When the DOL directed the state to reassess 600,000 claims at the beginning of 2021, the UIA again failed Michiganders by waiting an additional six months before notifying beneficiaries. Once the UIA finally sent out the letters in July, they threatened 648,000 Michigan residents stating they may have to repay a large some due to the mistakes of the Whitmer administration.
The Office of the Auditor General released its performance audit report on the UIA in November of 2021, and Michiganders learned the full extent of how much in relief dollars the UIA lost. That included $3.9 billion awarded to ineligible claimants due to failing to follow several federal guidelines for the PUA program.
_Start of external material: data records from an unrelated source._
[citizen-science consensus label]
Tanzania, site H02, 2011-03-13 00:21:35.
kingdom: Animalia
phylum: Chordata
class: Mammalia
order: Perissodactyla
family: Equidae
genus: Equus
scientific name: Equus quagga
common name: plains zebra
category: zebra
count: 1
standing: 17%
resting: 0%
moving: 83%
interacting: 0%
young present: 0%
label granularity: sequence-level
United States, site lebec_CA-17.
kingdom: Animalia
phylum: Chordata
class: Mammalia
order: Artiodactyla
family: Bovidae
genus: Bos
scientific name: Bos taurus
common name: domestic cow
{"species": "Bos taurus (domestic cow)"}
MLive reports:
“The Auditor General found that the agency’s overpayments from March 2020 through August 2021 were the result of several pieces of criteria that weren’t authorized under the federal CARES Act, which included the PUA program.”
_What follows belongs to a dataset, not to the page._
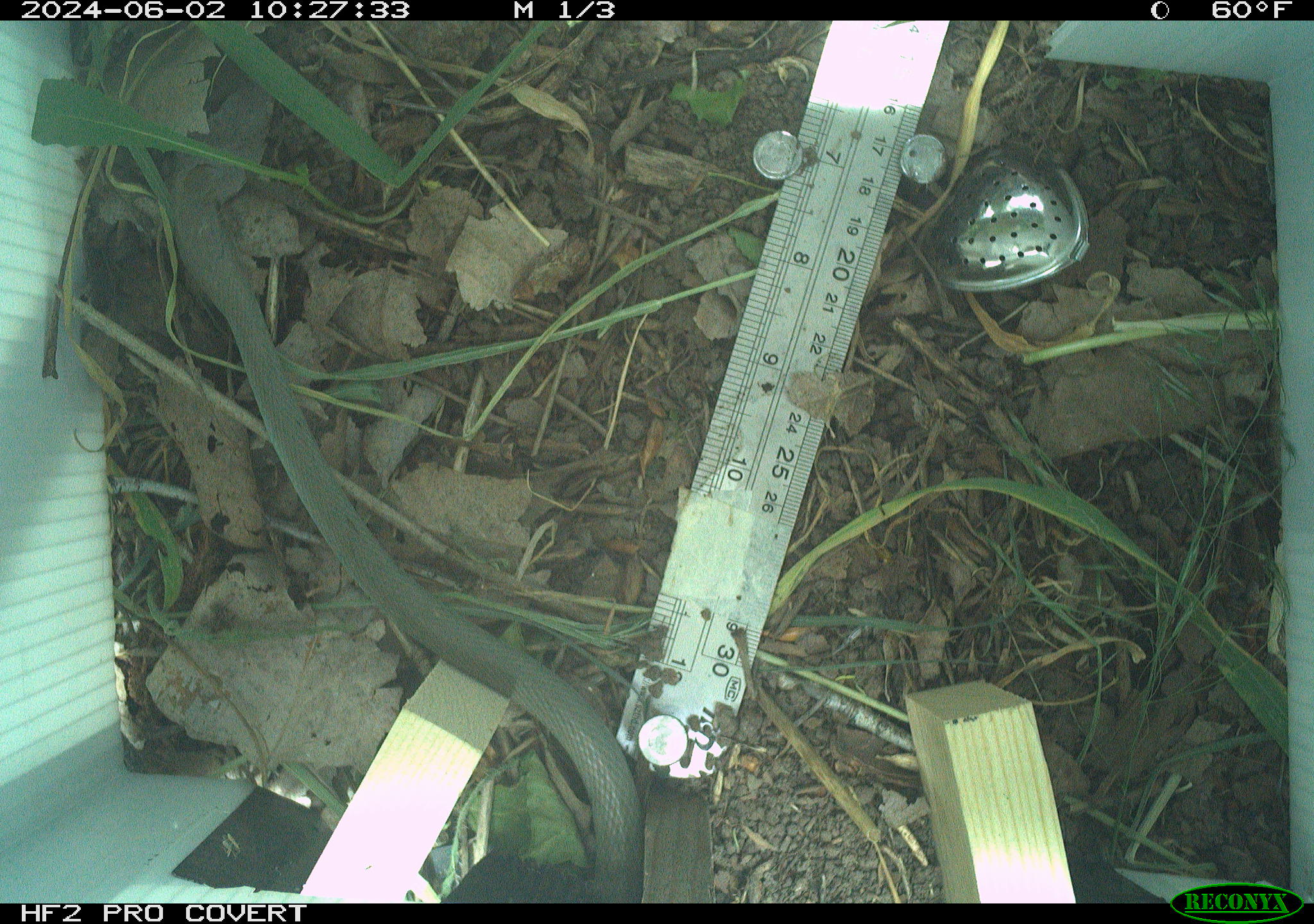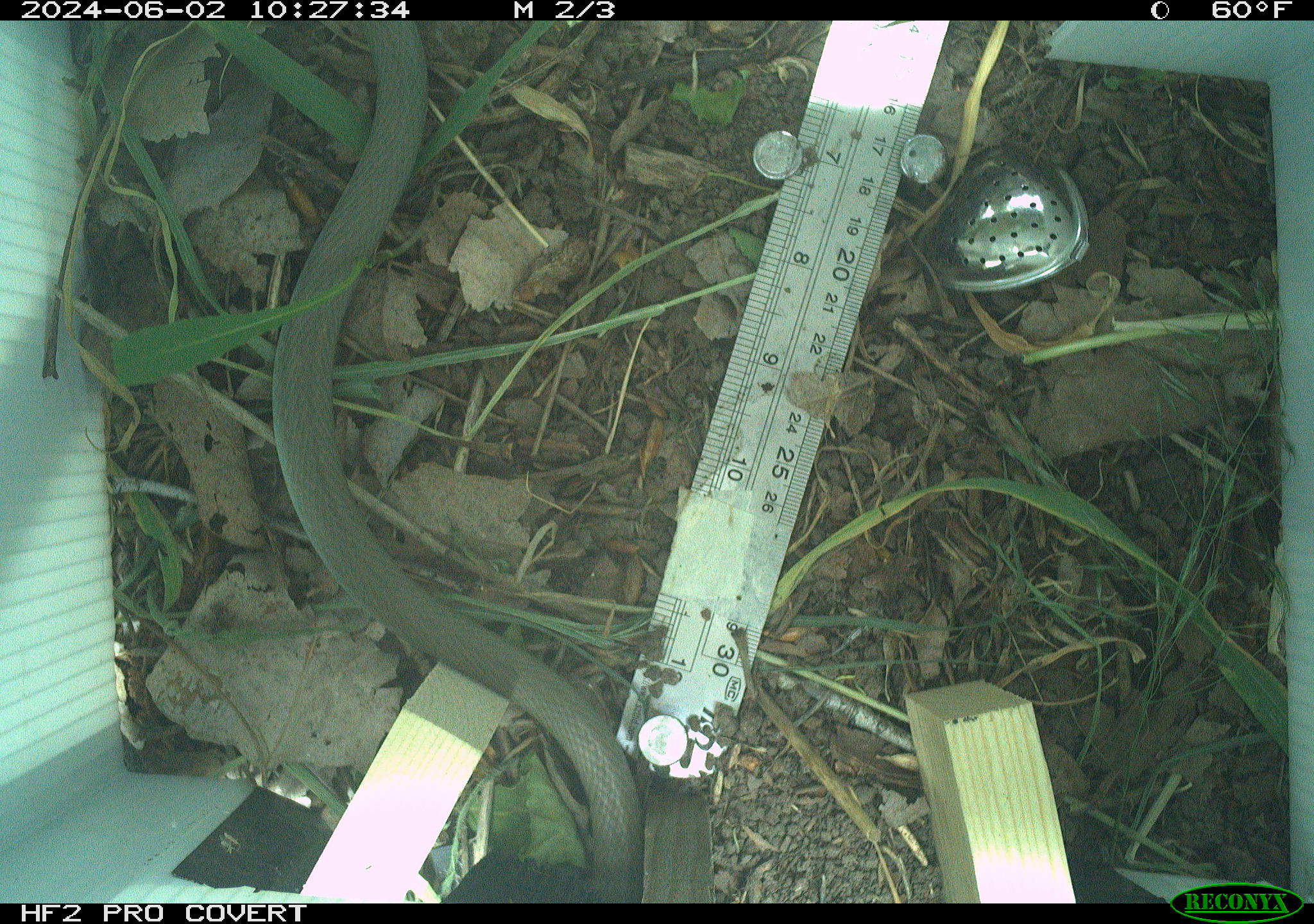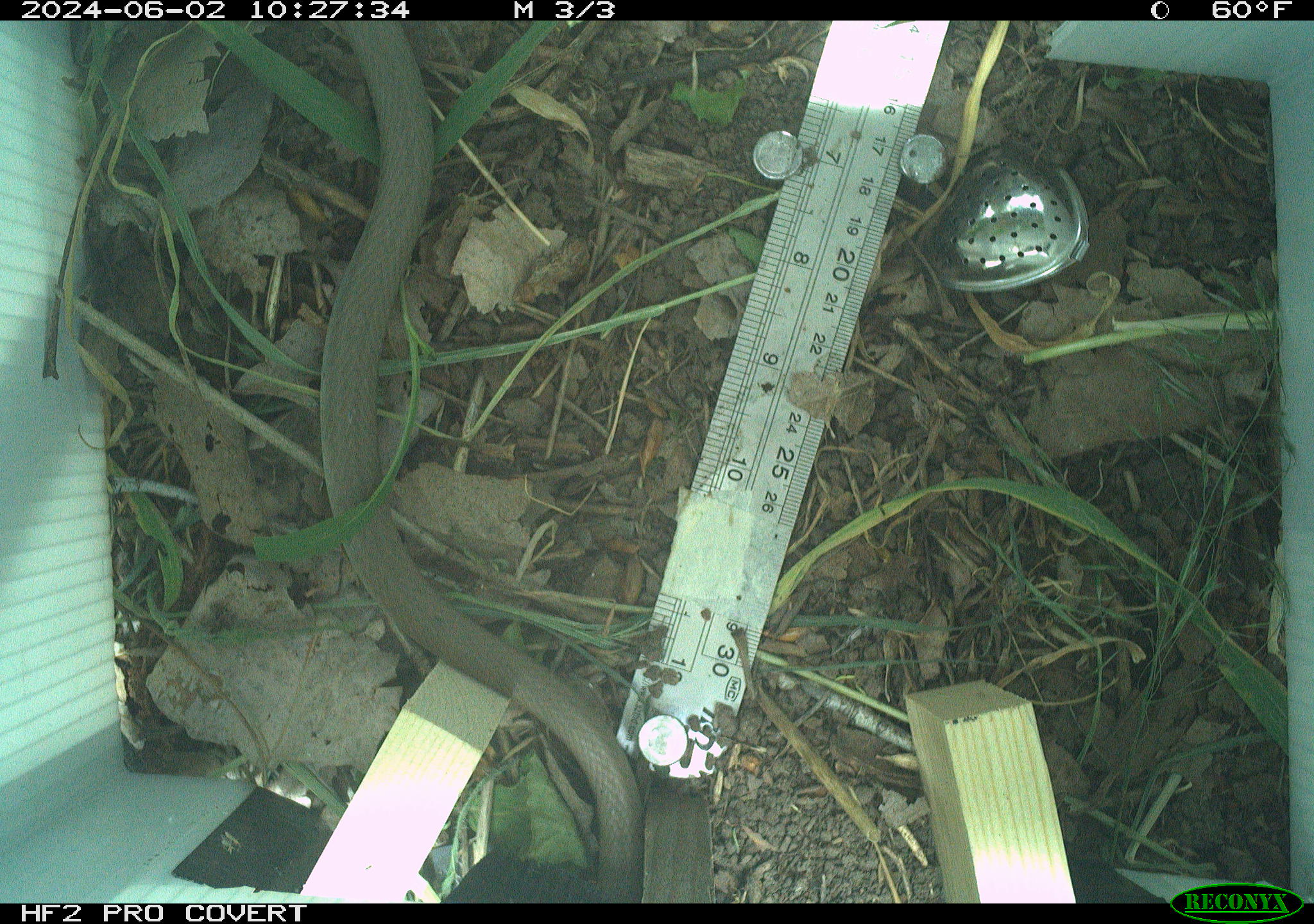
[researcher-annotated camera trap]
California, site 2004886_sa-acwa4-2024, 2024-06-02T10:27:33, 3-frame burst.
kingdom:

Then, during the holidays, the Whitmer administration quietly conceded that the UIA lost an additional $8.51 billion to fraudulent claims. Recent estimates suggest Whitmer is underselling the amount lost, and the actual number is around $11 billion. For perspective, there are 4.76 million workers in the state of Michigan. Taking the $11 billion wasted by the UIA, it would break down to $2,310.92 per working Michigander.
“Between ineligible claims and fraud, estimates show that the UIA has lost a total of $15 billion in taxpayer dollars,” said Eric Ventimiglia, Executive Director for Michigan Rising Action. Ventimiglia continued, “Over the past two years, the UIA has had a complete breakdown under the leadership of Gretchen Whitmer. From waiting months to receive benefits to wasting $11 billion, the UIA has failed every single Michigander.”